**Goal of the exercise:**
In the records below, begin at the line containing "United States, site archbold_FL-30." and end at the line containing "Tanzania, site C07, 2012-02-24 05:50:38."; quote every line in that span exactly, including both boundary lines, and no others.

Stored data

········

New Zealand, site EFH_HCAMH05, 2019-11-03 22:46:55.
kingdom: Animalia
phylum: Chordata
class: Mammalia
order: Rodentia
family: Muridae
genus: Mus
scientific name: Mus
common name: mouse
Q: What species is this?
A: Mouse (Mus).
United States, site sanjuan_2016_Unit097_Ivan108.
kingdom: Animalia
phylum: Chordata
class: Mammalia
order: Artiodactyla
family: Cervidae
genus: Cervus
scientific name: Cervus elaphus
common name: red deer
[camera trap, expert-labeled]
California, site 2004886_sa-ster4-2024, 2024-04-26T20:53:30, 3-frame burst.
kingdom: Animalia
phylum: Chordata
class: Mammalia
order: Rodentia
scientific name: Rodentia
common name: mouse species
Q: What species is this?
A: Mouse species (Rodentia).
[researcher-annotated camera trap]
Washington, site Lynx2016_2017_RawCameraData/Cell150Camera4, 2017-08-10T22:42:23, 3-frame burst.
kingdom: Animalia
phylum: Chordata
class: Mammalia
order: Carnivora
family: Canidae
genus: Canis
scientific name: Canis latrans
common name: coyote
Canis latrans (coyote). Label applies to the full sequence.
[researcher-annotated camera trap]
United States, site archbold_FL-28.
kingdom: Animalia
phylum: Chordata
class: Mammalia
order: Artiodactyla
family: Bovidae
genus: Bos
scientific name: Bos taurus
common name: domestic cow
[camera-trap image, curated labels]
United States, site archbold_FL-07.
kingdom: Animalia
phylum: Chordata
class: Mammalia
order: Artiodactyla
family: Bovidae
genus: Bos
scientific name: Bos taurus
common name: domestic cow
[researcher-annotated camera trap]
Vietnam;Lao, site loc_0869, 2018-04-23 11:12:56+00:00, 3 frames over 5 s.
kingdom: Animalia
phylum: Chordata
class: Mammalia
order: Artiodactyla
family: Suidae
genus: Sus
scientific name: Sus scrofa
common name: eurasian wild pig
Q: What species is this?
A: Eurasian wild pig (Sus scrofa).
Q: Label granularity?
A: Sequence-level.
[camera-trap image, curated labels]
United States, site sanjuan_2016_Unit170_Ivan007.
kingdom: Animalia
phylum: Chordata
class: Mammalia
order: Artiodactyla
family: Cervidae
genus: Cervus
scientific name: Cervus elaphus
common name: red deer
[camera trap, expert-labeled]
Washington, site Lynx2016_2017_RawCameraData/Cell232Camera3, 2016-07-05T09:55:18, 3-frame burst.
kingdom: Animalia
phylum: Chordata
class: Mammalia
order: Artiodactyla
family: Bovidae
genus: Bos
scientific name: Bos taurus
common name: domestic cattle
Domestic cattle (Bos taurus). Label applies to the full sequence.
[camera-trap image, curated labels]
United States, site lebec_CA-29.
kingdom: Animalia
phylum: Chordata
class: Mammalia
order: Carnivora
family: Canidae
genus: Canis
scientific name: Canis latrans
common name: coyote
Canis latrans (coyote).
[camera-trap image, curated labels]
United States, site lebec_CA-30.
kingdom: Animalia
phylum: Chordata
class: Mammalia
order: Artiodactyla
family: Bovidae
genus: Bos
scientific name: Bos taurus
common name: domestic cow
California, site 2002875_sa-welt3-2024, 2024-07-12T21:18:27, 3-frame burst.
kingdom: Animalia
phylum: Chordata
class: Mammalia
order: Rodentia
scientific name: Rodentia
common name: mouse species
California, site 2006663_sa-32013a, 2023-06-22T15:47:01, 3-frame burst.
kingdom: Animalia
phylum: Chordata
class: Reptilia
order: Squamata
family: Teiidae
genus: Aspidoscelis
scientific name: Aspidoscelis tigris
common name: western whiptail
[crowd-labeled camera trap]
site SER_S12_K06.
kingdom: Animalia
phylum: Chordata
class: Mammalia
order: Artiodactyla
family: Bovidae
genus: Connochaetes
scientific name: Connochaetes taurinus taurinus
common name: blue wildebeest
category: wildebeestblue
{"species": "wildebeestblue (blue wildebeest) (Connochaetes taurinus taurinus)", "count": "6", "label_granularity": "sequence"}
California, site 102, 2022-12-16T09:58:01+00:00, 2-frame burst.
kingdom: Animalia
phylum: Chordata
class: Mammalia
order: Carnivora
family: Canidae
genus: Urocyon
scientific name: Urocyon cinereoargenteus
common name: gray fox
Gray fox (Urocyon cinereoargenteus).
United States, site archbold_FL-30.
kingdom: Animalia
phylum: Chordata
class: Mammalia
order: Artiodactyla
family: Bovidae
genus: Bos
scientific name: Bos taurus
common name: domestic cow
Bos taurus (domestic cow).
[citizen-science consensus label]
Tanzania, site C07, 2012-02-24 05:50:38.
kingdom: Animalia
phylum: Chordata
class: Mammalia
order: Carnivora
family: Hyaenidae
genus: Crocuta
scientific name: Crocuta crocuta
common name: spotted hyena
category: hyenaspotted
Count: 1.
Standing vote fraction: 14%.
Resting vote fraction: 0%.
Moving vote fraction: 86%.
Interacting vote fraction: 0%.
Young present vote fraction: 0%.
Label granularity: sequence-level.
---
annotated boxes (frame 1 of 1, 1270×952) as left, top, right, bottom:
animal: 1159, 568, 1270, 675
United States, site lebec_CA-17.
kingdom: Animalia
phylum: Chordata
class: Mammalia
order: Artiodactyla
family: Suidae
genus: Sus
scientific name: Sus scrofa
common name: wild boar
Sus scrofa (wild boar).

········

**Output of the exercise:**
United States, site archbold_FL-30.
kingdom: Animalia
phylum: Chordata
class: Mammalia
order: Artiodactyla
family: Bovidae
genus: Bos
scientific name: Bos taurus
common name: domestic cow
Bos taurus (domestic cow).
[citizen-science consensus label]
Tanzania, site C07, 2012-02-24 05:50:38.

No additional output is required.